# [Exercise details]
Reproduce the stretch of the records below from the line containing "From this image" through the line containing "26.6 inches", with "plaid shirt" changed to "checkered shirt" and all other text kept as is. Leave the pictures out of your answer.

— Start Dataset —

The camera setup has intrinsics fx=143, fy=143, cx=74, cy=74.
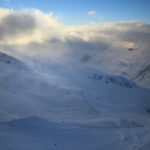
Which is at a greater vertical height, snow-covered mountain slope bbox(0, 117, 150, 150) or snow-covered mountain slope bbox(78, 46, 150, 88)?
snow-covered mountain slope bbox(78, 46, 150, 88)

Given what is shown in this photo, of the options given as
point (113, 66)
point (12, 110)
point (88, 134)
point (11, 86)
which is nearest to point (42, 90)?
point (11, 86)

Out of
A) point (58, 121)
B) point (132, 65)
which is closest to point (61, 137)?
point (58, 121)

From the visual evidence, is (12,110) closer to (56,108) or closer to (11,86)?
(56,108)

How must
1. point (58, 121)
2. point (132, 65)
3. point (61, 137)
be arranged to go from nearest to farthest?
point (61, 137) < point (58, 121) < point (132, 65)

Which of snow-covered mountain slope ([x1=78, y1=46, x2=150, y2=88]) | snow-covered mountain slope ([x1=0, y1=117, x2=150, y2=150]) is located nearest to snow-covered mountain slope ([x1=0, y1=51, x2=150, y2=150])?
snow-covered mountain slope ([x1=0, y1=117, x2=150, y2=150])

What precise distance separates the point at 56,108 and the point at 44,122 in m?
2.95

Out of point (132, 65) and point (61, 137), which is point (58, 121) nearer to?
point (61, 137)

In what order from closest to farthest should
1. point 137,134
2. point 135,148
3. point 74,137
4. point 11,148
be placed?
point 11,148, point 135,148, point 74,137, point 137,134

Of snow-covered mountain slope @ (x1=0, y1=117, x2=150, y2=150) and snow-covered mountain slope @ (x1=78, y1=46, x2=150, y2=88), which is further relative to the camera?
snow-covered mountain slope @ (x1=78, y1=46, x2=150, y2=88)

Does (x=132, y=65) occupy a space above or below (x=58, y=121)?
above

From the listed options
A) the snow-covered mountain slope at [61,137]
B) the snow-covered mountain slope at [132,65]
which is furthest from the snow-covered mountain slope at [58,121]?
the snow-covered mountain slope at [132,65]

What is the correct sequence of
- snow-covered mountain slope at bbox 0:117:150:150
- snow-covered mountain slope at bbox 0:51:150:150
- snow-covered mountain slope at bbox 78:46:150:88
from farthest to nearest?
snow-covered mountain slope at bbox 78:46:150:88 → snow-covered mountain slope at bbox 0:51:150:150 → snow-covered mountain slope at bbox 0:117:150:150

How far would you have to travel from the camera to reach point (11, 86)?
37.3 feet

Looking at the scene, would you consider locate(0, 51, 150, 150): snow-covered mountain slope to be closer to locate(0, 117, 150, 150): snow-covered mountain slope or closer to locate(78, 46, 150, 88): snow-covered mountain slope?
locate(0, 117, 150, 150): snow-covered mountain slope
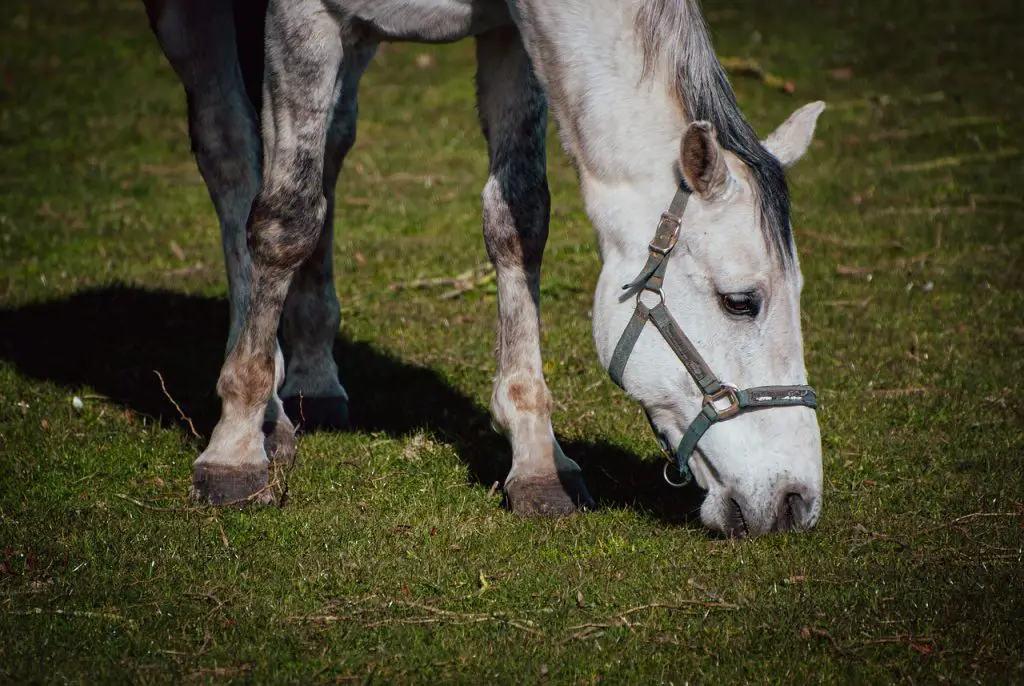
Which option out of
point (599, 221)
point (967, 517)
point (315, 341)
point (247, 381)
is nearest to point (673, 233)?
point (599, 221)

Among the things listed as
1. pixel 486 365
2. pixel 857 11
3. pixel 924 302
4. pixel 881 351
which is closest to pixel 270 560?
pixel 486 365

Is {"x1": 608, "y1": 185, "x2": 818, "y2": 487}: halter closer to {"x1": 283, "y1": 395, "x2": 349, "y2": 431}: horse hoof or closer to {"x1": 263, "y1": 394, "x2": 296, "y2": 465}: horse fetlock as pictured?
{"x1": 263, "y1": 394, "x2": 296, "y2": 465}: horse fetlock

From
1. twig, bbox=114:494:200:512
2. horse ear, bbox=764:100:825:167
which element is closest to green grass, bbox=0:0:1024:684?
twig, bbox=114:494:200:512

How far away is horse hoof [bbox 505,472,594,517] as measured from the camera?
433 cm

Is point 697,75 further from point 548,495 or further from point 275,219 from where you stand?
point 275,219

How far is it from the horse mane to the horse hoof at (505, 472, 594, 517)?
128cm

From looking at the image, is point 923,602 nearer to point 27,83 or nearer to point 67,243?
point 67,243

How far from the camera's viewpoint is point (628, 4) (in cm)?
392

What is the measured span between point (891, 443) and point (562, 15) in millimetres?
2412

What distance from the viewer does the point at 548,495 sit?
435 cm

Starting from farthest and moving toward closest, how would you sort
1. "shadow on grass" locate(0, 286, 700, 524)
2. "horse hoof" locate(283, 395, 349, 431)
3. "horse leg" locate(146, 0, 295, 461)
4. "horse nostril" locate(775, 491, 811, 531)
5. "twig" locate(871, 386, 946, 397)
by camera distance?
"twig" locate(871, 386, 946, 397), "horse hoof" locate(283, 395, 349, 431), "horse leg" locate(146, 0, 295, 461), "shadow on grass" locate(0, 286, 700, 524), "horse nostril" locate(775, 491, 811, 531)

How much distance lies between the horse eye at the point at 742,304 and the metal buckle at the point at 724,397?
234 mm

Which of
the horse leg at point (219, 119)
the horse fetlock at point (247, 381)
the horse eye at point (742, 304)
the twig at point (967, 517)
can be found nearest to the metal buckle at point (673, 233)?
the horse eye at point (742, 304)

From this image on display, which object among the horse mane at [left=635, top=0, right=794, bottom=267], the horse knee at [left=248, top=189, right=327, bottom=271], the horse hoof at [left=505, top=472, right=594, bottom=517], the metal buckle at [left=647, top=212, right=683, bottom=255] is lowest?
the horse hoof at [left=505, top=472, right=594, bottom=517]
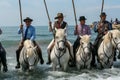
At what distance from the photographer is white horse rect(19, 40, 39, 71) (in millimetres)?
12648

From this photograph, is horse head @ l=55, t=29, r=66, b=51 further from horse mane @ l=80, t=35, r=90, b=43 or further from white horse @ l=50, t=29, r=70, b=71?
horse mane @ l=80, t=35, r=90, b=43

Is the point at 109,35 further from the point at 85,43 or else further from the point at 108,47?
the point at 85,43

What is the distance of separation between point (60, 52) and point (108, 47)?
1.96 metres

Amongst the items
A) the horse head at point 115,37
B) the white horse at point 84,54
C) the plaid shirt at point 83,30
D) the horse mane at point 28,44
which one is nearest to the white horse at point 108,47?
the horse head at point 115,37

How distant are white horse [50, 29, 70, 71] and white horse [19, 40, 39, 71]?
26.6 inches

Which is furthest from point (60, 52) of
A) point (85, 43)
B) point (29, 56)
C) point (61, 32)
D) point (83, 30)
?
point (83, 30)

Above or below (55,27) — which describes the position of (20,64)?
below

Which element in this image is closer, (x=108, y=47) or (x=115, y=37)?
(x=115, y=37)

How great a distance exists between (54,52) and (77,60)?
1.19 meters

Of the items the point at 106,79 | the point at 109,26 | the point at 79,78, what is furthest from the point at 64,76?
the point at 109,26

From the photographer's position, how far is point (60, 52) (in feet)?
42.3

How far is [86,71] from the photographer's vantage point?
13648 millimetres

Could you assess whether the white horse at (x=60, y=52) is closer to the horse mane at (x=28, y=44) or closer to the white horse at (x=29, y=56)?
the white horse at (x=29, y=56)

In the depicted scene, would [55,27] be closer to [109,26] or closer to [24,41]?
[24,41]
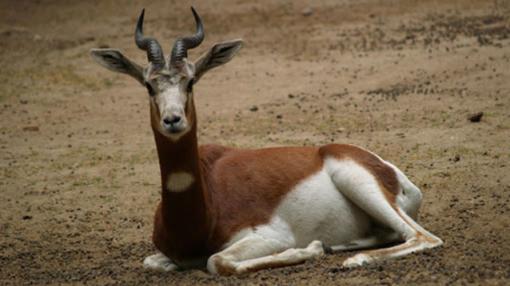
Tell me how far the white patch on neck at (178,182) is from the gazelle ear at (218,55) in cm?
92

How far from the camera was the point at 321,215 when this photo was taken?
22.0 ft

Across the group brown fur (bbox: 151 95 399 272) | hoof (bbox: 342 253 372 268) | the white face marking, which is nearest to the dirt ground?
hoof (bbox: 342 253 372 268)

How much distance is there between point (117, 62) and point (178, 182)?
1.23 metres

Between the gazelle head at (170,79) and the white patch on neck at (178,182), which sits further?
the white patch on neck at (178,182)

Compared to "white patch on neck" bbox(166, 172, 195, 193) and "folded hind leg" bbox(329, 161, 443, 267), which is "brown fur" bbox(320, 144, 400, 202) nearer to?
"folded hind leg" bbox(329, 161, 443, 267)

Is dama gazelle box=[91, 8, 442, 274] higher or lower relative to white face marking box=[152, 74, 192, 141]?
lower

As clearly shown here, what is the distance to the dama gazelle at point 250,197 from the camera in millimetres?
6102

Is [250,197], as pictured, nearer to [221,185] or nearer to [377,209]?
[221,185]

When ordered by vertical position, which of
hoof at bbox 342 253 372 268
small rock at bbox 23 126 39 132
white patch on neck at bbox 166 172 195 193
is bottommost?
hoof at bbox 342 253 372 268

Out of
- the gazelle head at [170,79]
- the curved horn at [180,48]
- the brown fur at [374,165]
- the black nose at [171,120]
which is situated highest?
the curved horn at [180,48]

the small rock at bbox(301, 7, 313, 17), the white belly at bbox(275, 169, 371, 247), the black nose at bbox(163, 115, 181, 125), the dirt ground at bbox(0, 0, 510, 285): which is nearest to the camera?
the black nose at bbox(163, 115, 181, 125)

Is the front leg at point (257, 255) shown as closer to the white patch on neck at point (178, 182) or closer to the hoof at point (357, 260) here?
the hoof at point (357, 260)

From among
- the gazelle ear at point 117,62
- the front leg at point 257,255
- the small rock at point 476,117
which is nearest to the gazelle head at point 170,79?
the gazelle ear at point 117,62

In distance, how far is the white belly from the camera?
21.8 ft
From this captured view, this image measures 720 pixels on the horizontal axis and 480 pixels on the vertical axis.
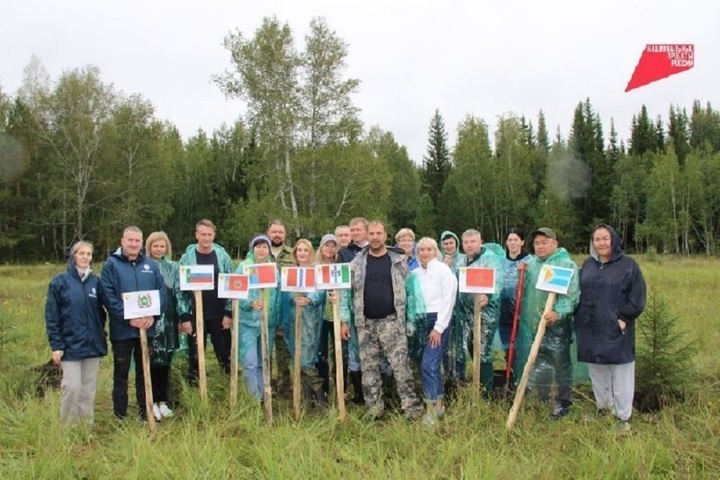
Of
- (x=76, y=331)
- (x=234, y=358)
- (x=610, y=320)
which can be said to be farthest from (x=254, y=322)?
(x=610, y=320)

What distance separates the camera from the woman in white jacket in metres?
5.85

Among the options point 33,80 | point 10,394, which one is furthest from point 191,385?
point 33,80

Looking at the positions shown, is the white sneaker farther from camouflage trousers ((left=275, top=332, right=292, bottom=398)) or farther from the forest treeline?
the forest treeline

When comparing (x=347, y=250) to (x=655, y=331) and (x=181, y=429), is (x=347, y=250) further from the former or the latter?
(x=655, y=331)

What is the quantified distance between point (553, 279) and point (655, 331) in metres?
1.49

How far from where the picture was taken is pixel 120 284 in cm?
573

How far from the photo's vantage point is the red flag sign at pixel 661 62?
16.9ft

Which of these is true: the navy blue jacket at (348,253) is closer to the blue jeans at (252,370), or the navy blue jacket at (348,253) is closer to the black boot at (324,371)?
the black boot at (324,371)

— End Dataset —

# [Output of the exercise]
From this image on display, which object among the horse mane at [left=635, top=0, right=794, bottom=267], the horse knee at [left=248, top=189, right=327, bottom=271], the horse hoof at [left=505, top=472, right=594, bottom=517], the metal buckle at [left=647, top=212, right=683, bottom=255] is lowest?
the horse hoof at [left=505, top=472, right=594, bottom=517]
At what distance from the photographer is white horse rect(19, 40, 39, 71) (in millimetres)?
12648

From this photograph, is horse head @ l=55, t=29, r=66, b=51 further from horse mane @ l=80, t=35, r=90, b=43 or further from white horse @ l=50, t=29, r=70, b=71?
horse mane @ l=80, t=35, r=90, b=43

Is the point at 109,35 further from the point at 85,43 or else further from the point at 108,47?
the point at 85,43

What is the distance of separation between point (60, 52) and point (108, 47)?
1.96 metres

Amongst the items
A) the horse head at point 115,37
B) the white horse at point 84,54
C) the checkered shirt at point 83,30
D) the horse mane at point 28,44
which one is nearest to the white horse at point 108,47?
the horse head at point 115,37

How distant are white horse [50, 29, 70, 71] and white horse [19, 40, 39, 71]?
26.6 inches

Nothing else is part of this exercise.